__The task__. Which lines run from the one containing "Autocar Price Checker: Prices" through the end of the data? Write them out exactly, with the pictures left out.

__Given material__.
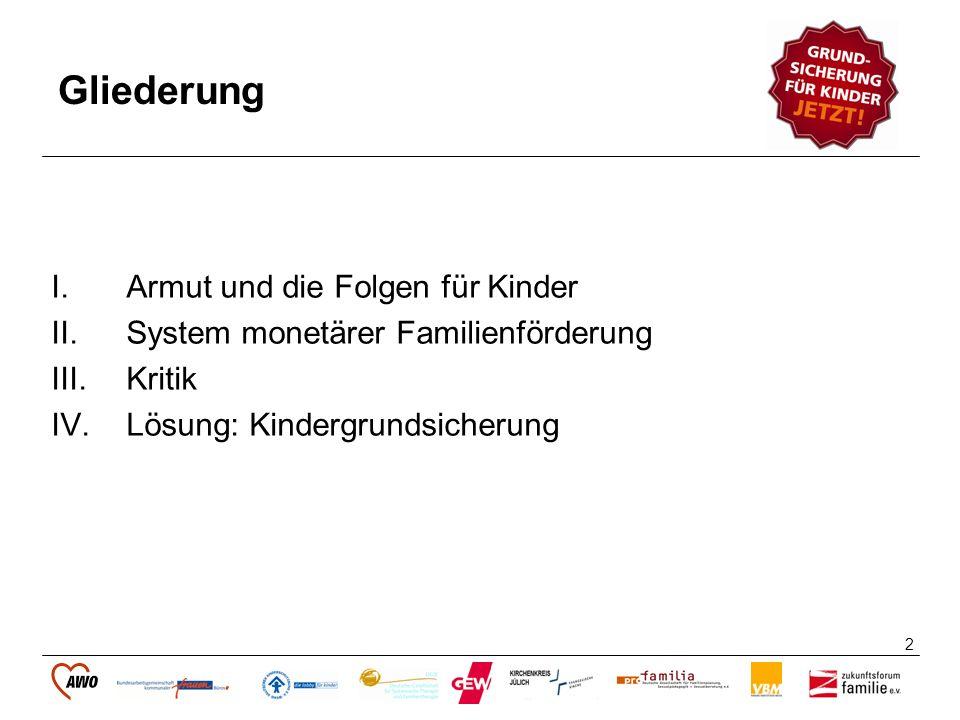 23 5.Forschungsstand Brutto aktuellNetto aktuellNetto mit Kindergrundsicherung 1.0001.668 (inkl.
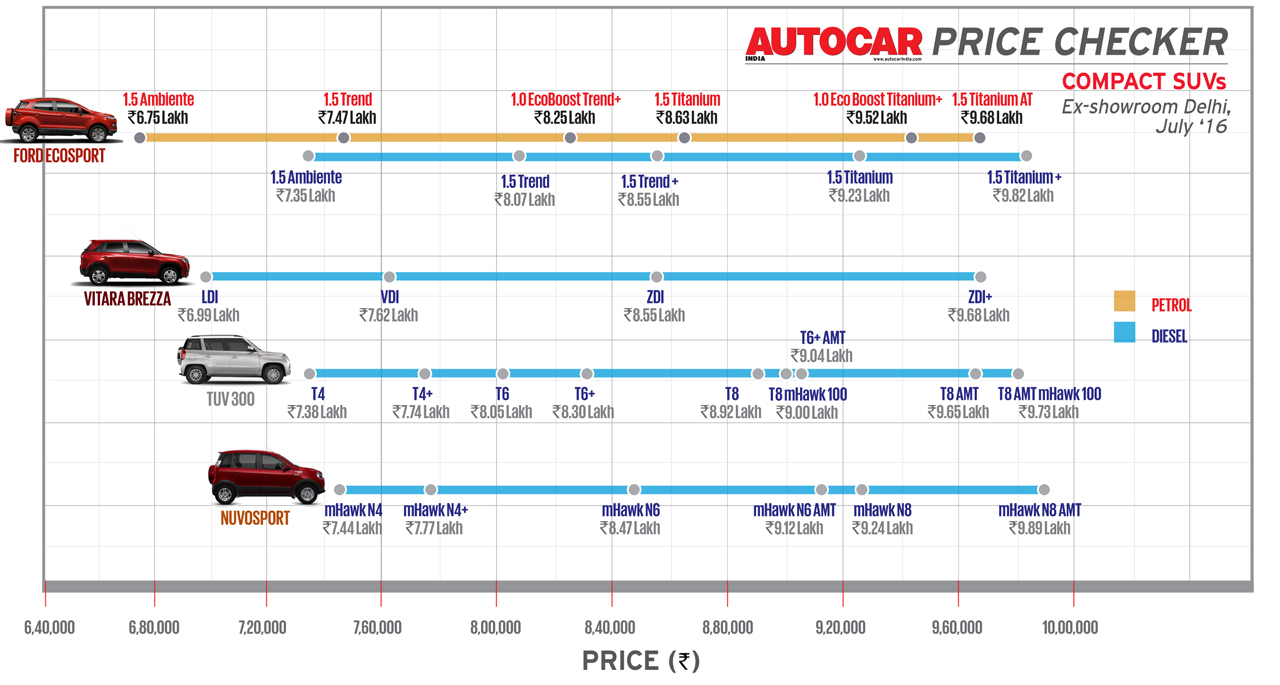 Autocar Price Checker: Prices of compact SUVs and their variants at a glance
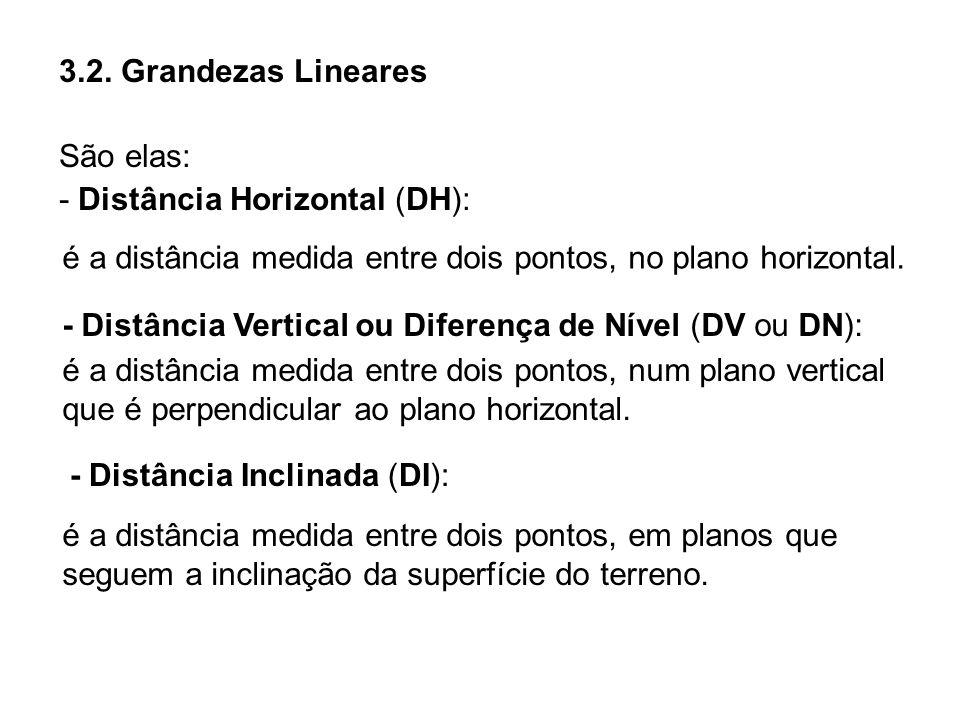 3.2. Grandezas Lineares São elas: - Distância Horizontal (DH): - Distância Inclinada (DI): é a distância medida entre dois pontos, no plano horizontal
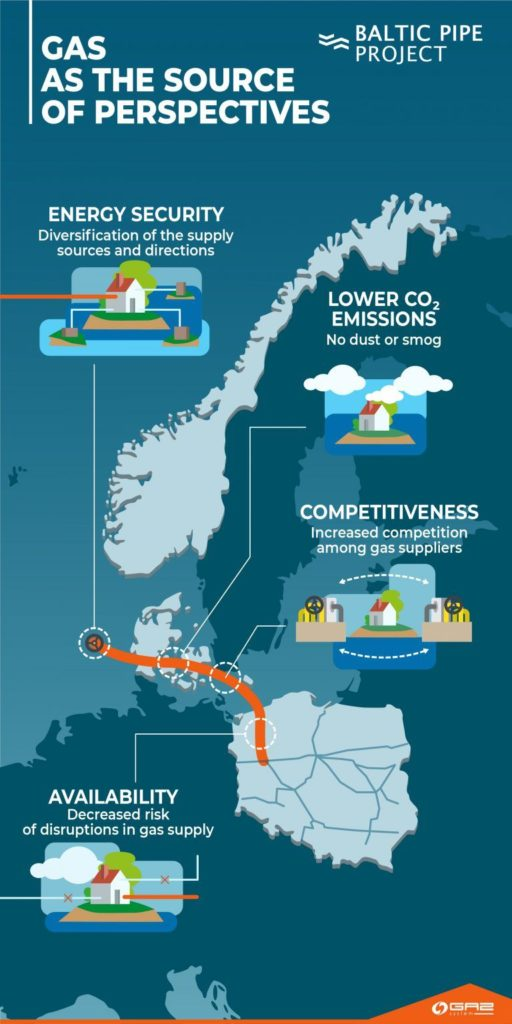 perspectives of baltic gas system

__Task solution__.
 Autocar Price Checker: Prices of compact SUVs and their variants at a glance
 3.2. Grandezas Lineares São elas: - Distância Horizontal (DH): - Distância Inclinada (DI): é a distância medida entre dois pontos, no plano horizontal
 perspectives of baltic gas system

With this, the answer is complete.